There are at least two other alternative explanations for the observed associations of gene DNA methylation with hormone receptor status in our study. First, specific methylation patterns may arise in tumors with different cell-type of origin, in which case, methylation might not be an etiologic driver of subtype but rather a marker of subtype. Second, other molecular events such as histone modifications associated with ER/PR may play an active role in dictating DNA methylation level, either globally or at specific genes. Traditionally, prediction of breast cancer survival has made use of ER/PR status. Recent effort towards integrated view of epigenomic features and transcriptome has provided important insights into population-based molecular subgrouping in several cancer types [24]. Defining such subgrouping in breast cancer and focusing further analysis on representative numbers from groups stratified by predictor genes will help to link ethnic and socioeconomic factors to etiology of ER/PR-positive and ER/PR-negative disease.

Conclusions

We identified a set of genes in a genome-wide study whose DNA methylation status predicted ER/PR status in training dataset as well as in a validation dataset from TCGA. The patient cohorts were different in racioethnic distribution but nevertheless displayed the same predictor genes. Moreover, aberrant methylation for many of the genes identified in the present study has been found in breast or other cancers in prior studies, indicating their potential use as biomarkers. Increased methylation was associated with reduced expression for the vast majority of these genes, suggesting that it might play an etiologic role in breast cancer subtypes and may provide insights into biological pathways associated with tumors of particular hormone receptor status.

Methods

Training dataset

Formalin-fixed, paraffin-embedded (FFPE) tumor samples came from the Breast Cancer Care in Chicago (BCCC) study which has been described elsewhere [25]. The protocol for conducting this study has been approved by the University of Illinois at Chicago Institutional Review Board, and details on the consent process have been published [26]. Association of clinicopathological features with ER/PR status in the BCCC dataset was determined by chi-square test, and the P values are presented in Table 1. Copies of pathology reports and the corresponding set of hematoxylin and eosin (H&E)-stained slides were requested from the pathology department at each diagnosing institution, and a single pathologist selected tumor blocks representative of the tumor. Two recuts (at 4 μm each) were made from each selected block for H&E staining. The recuts were then examined in order to identify invasive components of the sample, and areas were marked according to tissue component. Cores of invasive tissue (2 mm in diameter) were obtained from the marked areas.

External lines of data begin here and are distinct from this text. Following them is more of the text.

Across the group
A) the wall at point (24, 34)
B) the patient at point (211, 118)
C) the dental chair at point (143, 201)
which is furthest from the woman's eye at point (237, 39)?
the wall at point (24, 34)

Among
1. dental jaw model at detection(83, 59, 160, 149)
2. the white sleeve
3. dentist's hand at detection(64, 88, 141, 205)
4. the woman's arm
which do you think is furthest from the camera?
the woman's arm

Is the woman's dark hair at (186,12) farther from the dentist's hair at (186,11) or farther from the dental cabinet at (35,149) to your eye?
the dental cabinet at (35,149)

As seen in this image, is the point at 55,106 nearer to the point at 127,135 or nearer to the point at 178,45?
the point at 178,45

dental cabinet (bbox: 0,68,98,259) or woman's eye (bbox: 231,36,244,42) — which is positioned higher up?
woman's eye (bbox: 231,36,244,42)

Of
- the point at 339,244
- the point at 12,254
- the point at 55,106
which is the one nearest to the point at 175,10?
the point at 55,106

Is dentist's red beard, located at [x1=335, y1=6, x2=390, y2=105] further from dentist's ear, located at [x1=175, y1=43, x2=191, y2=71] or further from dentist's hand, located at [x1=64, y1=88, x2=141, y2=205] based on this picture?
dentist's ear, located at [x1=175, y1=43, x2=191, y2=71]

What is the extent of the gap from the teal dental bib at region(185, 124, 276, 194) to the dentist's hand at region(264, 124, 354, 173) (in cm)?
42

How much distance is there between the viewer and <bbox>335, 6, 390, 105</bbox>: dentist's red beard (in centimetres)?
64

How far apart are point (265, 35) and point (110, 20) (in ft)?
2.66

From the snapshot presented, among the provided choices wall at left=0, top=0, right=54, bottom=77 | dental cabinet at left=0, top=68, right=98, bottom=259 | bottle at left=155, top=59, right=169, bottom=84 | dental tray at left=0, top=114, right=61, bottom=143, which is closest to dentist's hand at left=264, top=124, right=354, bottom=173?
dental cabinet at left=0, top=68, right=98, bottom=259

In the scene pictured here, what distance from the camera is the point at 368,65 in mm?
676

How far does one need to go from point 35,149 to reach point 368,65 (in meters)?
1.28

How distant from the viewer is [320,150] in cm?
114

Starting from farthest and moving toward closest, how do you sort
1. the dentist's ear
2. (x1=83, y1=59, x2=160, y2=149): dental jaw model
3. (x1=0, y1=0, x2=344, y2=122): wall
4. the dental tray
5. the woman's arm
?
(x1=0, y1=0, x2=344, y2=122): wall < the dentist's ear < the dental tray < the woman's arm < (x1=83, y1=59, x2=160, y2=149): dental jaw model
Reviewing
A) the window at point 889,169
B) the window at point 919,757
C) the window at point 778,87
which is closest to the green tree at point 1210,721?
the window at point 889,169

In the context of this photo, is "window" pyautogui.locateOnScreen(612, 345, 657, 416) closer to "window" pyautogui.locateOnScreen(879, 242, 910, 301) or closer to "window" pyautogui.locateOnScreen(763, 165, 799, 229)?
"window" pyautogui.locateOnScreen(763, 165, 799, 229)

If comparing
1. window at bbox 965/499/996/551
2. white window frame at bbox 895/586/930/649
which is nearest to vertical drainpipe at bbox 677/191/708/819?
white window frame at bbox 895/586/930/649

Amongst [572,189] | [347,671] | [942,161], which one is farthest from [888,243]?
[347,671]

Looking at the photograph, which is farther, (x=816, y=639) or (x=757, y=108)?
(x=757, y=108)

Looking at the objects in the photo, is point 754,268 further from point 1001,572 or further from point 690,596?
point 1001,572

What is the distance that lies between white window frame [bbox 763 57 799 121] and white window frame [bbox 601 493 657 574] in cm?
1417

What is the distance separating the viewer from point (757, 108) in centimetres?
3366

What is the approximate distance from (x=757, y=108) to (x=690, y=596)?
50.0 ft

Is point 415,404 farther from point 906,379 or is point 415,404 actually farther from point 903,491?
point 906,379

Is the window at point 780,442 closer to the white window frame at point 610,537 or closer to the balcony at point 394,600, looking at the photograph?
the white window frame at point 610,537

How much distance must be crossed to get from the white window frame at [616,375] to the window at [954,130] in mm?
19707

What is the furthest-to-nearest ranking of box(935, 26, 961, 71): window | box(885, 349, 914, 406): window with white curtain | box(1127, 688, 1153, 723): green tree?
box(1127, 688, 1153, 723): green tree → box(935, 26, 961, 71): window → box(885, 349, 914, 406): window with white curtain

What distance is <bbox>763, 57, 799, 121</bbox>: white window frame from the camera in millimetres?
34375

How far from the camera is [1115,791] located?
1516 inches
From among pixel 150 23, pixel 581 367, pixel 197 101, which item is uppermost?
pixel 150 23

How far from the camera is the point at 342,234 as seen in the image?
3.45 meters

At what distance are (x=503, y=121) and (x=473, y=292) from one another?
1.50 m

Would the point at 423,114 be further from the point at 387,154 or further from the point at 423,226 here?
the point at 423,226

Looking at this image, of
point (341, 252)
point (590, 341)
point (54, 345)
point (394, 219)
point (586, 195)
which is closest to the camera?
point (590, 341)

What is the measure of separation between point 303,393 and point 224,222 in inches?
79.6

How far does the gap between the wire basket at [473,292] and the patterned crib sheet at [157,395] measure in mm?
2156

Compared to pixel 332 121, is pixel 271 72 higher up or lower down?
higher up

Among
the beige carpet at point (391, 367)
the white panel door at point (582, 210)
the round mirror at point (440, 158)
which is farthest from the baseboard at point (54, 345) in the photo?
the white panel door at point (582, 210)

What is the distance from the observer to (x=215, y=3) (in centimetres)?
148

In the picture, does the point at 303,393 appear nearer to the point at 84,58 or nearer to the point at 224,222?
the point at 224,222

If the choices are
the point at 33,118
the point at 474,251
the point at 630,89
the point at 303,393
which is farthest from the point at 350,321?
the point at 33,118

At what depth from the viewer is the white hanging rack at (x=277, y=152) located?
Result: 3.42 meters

DNA extraction was performed by adding to each core 100 μl xylene. After the incubation with gentle shaking for 5 min, supernatant was removed by centrifugation at 14,000g to remove the paraffin. The process was repeated two more times. The tissue was then weighted and 2–4-mg tissue was used for DNA extraction using Gentra Puregene kit (QIAGEN). All tissues were homogenized after adding cell lysis solution, proteinase K, and overnight incubation. The extracted DNA was measured by NanoDrop and normalized at 50 ng/μl concentration. Bisulfite conversion was performed on 500 ng of extracted DNA using EZ DNA methylation kit (Cat # D5001, Zymo Research, Irvine, CA) according to the manufacturer’s instructions. As the result of conversion, unmethylated cytosine residues were converted to uracils. The converted DNA was eluted in 10 μl M-Elution buffer provided in the kit. DNA methylation assays were performed using 5 μl bisulfite-converted DNA in Illumina’s GoldenGate Assay for Methylation as per Illumina’s protocol. The converted DNA was biotinylated, and the allele-specific oligos were added (for methylated and unmethylated sequence). Unhybridized oligos were washed away, and hybridized oligos were enriched by PCR and hybridized to Sentrix Array Matrix Universal Probe Set 7A, 1536 Bead Types. Imaging was performed in the Bead Array Reader. The raw data was processed by the BeadStudio Methylation Module to generate β values. Eighty tumor samples were assayed, from which 75 were from patients that had information on ER/PR status, and these 75 samples were subjected to downstream analysis.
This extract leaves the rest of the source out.